As in the previous case, the the neighborhoods of all vertices in $V\backslash$S are non-empty and distinct shown in Table 3. Thus, from the above discussion, we can say that Case 3, Case 4 and Case 5 are analogous to the above-mentioned cases.

Note that $\left|S\right|=⌈\frac{7n}{5}⌉$. This implies that ${\gamma }_{l-d}(T_n)\le ⌈\frac{7n}{5}⌉$.

Next, we use the CPLEX solver for the ILP formulation with constraints (1), (2), (4) and (6) and obtain the following optimal solutions: ${\gamma }_{l-d}(T_6)=9$, ${\gamma }_{l-d}(T_7)=10$, ${\gamma }_{l-d}(T_8)=12$, ${\gamma }_{l-d}(T_9)=13$, …, ${\gamma }_{l-d}(T_{21})=30$, …, ${\gamma }_{l-d}(T_{29})=41$. This shows the upper bound in Theorem 7 is tight. □

5. Conclusions

In this paper, we focus on a class of geometric graphs which naturally arise from the structures of convex polytopes.

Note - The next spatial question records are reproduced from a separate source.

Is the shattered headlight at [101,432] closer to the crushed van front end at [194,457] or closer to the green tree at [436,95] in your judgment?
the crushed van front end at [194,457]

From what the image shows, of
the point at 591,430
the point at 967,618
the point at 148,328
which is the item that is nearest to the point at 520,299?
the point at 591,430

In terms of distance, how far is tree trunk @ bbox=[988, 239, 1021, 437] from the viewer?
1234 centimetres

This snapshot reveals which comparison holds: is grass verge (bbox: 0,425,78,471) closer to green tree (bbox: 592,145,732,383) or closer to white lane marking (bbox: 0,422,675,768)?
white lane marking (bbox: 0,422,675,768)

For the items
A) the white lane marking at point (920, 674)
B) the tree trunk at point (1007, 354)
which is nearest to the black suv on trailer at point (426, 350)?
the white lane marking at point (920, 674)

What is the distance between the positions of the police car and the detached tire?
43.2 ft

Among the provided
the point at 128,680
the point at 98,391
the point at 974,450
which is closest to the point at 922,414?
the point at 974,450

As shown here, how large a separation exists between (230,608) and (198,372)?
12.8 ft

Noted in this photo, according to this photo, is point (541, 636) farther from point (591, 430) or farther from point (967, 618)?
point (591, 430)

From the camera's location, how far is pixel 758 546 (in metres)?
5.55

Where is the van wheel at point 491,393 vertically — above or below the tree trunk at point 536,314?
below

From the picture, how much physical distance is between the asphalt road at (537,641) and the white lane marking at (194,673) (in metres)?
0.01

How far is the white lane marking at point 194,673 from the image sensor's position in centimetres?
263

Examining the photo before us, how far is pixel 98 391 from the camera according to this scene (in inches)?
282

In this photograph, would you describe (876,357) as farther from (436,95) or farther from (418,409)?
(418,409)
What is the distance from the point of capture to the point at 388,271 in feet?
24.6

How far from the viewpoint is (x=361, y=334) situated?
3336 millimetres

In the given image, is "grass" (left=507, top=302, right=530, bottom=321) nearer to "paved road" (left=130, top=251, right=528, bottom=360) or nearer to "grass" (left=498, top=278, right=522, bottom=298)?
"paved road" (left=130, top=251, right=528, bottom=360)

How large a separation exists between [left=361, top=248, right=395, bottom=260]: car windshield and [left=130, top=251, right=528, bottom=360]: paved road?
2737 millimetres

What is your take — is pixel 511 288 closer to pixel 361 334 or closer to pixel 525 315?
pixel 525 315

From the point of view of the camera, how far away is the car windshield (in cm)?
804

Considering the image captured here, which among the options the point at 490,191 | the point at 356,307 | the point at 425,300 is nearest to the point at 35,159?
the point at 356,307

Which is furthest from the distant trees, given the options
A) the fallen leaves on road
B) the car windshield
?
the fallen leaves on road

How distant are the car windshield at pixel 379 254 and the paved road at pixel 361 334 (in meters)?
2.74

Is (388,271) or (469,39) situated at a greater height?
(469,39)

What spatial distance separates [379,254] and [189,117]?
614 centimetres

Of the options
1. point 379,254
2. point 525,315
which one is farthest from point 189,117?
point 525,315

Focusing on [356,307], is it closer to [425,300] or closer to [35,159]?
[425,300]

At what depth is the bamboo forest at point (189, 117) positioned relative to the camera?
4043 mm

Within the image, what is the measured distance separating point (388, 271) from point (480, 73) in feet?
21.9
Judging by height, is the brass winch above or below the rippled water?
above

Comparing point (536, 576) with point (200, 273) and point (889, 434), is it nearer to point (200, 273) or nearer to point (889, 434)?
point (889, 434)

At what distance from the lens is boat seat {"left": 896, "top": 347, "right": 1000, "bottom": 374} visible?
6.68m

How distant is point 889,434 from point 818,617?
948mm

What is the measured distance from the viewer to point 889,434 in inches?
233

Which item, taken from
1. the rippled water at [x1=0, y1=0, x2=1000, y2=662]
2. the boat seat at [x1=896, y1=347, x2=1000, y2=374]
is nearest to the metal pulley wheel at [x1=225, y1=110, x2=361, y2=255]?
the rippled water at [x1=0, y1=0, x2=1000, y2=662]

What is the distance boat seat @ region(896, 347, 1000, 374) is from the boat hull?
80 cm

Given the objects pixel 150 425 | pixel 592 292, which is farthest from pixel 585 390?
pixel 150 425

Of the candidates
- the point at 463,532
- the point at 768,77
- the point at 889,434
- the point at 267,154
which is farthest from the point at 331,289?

Besides finding exact values for the binary locating-dominating number of two infinite families of graphs of convex polytopes, we also find tight upper bounds on other three infinite families of convex polytopes. An integer linear programming model for binary locating-locating number is used to find tightness in the obtained upper bounds.

Generalized Petersen graphs and certain families of strongly regular graphs can be considered for further research on this problem.